It is not that easy to do it automatically. The DO CONCURRENT
construct has a forall-header which means that it could accept multiple loops, index variables definition and a mask. Basically, you need to replace:
DO CONCURRENT([<type-spec> :: ]<forall-triplet-spec 1>, <forall-triplet-spec 2>, ...[, <scalar-mask-expression>])
<block>
END DO
with:
[BLOCK
<type-spec> :: <indexes>]
!$omp parallel do
DO <forall-triplet-spec 1>
DO <forall-triplet-spec 2>
...
[IF (<scalar-mask-expression>) THEN]
<block>
[END IF]
...
END DO
END DO
!$omp end parallel do
[END BLOCK]
(things in square brackets are optional, based on the presence of the corresponding parts in the forall-header)
Note that this would not be as effective as parallelising one big loop with <iters 1>*<iters 2>*...

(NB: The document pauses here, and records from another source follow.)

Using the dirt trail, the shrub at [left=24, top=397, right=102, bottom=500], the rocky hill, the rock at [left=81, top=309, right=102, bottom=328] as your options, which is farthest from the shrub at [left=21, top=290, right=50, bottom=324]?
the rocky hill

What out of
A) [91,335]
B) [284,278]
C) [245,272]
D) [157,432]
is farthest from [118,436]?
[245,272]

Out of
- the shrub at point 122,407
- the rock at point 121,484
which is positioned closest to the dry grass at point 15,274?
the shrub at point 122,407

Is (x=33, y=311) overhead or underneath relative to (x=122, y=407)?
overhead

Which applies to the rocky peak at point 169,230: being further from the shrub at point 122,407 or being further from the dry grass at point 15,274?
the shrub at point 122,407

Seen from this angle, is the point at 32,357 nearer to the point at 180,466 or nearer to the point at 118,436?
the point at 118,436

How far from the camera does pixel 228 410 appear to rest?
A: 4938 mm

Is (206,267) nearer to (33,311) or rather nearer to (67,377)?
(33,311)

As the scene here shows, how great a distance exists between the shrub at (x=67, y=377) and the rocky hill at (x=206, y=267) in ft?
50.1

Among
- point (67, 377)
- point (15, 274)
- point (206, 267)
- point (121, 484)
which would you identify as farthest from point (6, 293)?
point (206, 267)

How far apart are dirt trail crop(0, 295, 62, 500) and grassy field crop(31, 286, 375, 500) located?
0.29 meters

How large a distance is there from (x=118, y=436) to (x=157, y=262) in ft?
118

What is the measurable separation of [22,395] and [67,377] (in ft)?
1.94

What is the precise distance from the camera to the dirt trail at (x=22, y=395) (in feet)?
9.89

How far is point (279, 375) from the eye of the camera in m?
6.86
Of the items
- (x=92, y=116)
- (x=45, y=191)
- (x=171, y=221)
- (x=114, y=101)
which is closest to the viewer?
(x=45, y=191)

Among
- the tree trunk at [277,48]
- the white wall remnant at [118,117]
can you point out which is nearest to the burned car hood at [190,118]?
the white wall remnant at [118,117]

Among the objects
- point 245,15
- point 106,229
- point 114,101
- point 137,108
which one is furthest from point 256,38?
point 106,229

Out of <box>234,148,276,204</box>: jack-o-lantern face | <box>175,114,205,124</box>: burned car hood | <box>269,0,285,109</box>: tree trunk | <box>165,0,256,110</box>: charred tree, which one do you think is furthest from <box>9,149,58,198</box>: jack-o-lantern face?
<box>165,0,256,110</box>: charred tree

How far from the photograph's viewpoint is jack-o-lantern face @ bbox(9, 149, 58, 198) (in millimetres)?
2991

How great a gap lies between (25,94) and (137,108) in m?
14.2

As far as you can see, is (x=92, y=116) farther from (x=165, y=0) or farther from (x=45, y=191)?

independent iterations which is what DO CONCURRENT
is expected to do. Note also that forall-header permits a type-spec that allows one to define loop indexes inside the header and you will need to surround the whole thing in BLOCK ... END BLOCK
construct to preserve the semantics. You would also need to check if scalar-mask-expr exists at the end of the forall-header and if it does you should also put that IF ... END IF
inside the innermost loop.
If you only have array assignments inside the body of the DO CONCURRENT
you would could also transform it into FORALL
and use the workshare
OpenMP directive. It would be much easier than the above.
DO CONCURRENT <forall-header>
<block>
END DO
would become:
!$omp parallel workshare
FORALL <forall-header>
<block>
END FORALL
!$omp end parallel workshare
Given all the above, the only systematic way that I can think about is to systematically go through your source code, searching for DO CONCURRENT
and systematically replacing it with one of the above transformed constructs based on the content of the forall-header and the loop body.
Edit: Usage of OpenMP workshare
directive is currently discouraged. It turns out that at least Intel Fortran Compiler and GCC serialise FORALL
statements and constructs inside OpenMP workshare
directives by surrounding them with OpenMP single
directive during compilation which brings no speedup whatsoever. Other compilers might implement it differently but it's better to avoid its usage if portable performance is to be achieved.